Die Septembersonne wärmt und ich sitze am Rand der früheren Sandgrube, hinter mir der Waldweg vom S-Bahnhof Grunewald nach Schildhorn, vor mir der sandige Steilhang. Es geht so tief hinunter, wie ein sechsstöckiges Haus hoch ist. Die Grube hat die Ausdehnung eines ganzen Stadtviertels, in ihr eine Sanddüne, hoch wie eine Kirche, und weiterhin flache Gewässer, zu Tage getretenes Grundwasser.

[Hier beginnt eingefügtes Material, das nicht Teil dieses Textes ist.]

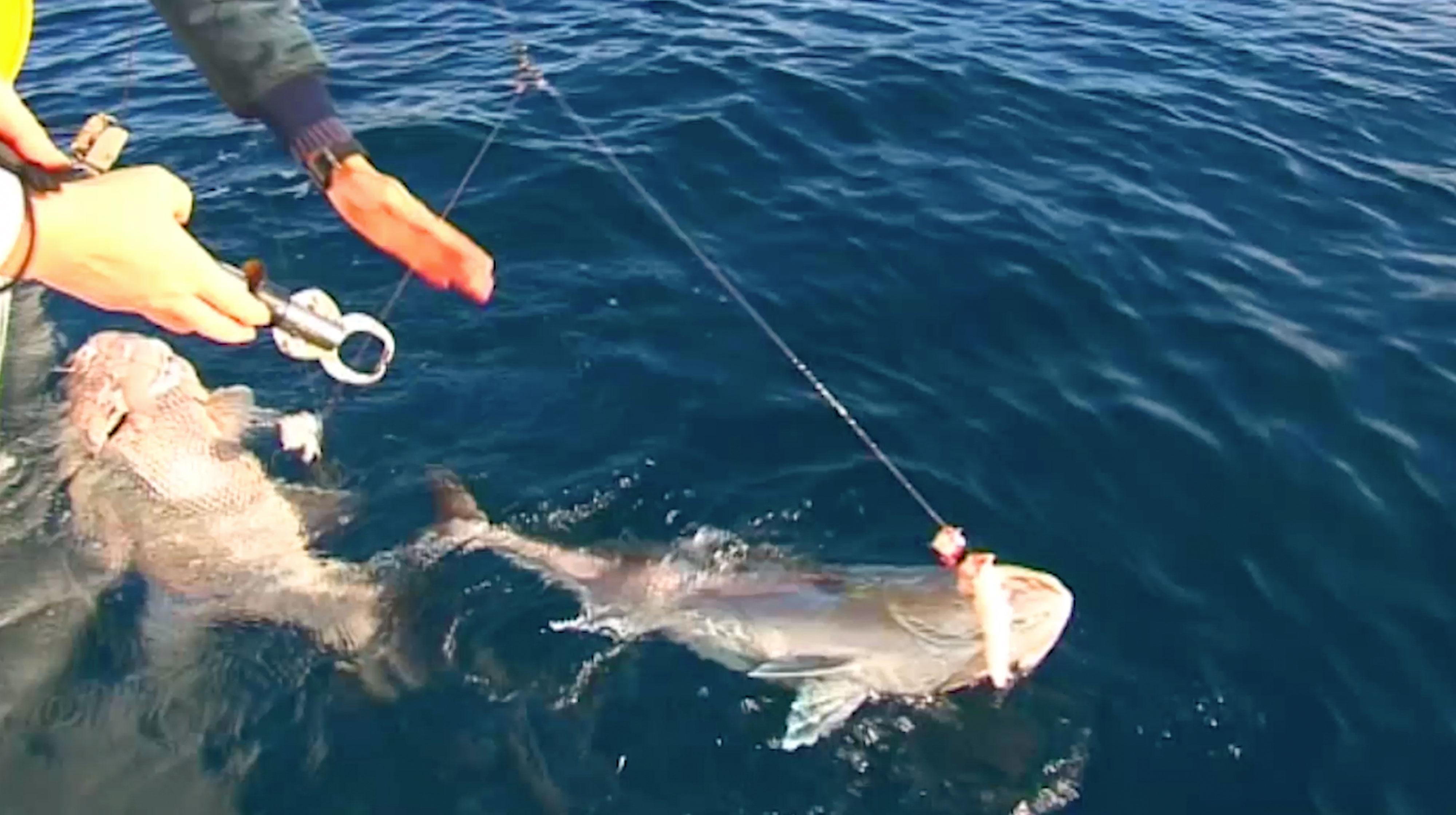 Jurien Bay Dhufish and Samsonfish Double Header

Während ich auf einem abgehobelten Baumstamm sitze, blicke ich auf die Rückenpartien zweier junger Damen vor mir. Sie lagern im Sand, schon jenseits der Abbruchkante. Eine trägt Straßenkleidung, die andere einen Bikini, dessen Oberteilträger einen eintätowierten Text umrahmen, ziemlich viel Text für nur einen Rücken, mag er auch etwas mollig sein – ihr Körper also gewissermaßen ein Textkörper. Was kann da geschrieben stehen? Ich würde gern aufstehen, von hinten an sie herantreten und zu entziffern beginnen. Geht nicht … Der Text selbst ist noch einmal von einem Ornament umspielt. Vielleicht ein Gedicht? Aber nein, es ist Blocksatz, muss also Prosa sein. Dann sehe ich, dass die wortreiche Tätowierung auch einen Titel hat – vielleicht eine Anrede – und eine schwungvolle Unterschrift. Ist es ein Brief, ein Liebesbrief, ein Dankschreiben, eine Klageschrift?

Ich beginne, mir einen passenden Text auszudenken, werde jedoch bald unterbrochen. Die andere junge Frau hat ihren Terrier von der Leine gelassen, er schnuppert im Sand herum. Und jetzt stürzt ein Dackelmischling vom Weg zu ihm hin, während sein Halter den Weg nach Schildhorn unbeirrt ohne ihn fortsetzt. Die zwei Hunde tun, was Hunde in dieser Lage zu tun pflegen: sich beschnuppern, miteinander balgen, sich jagen, nacheinander beißen. Dabei toben sie über den sandigen steilen Abhang und entfesseln Miniatursandstürme. Dann allerdings verfolgen sie sich im Wald, verschwinden schon wie Kugelblitze zwischen den Bäumen, Richtung Havel. Terriers Frauchen jagt alsbald hinterher und findet die beiden zweihundert Meter weiter, wo sie sich um Dackels Herrchen, zu einer Art Salzsäule erstarrt, hetzen, immer im engsten Kreis. Sie nimmt ihren vierpfotigen Liebling hoch und trägt ihn zur Sandgrube zurück.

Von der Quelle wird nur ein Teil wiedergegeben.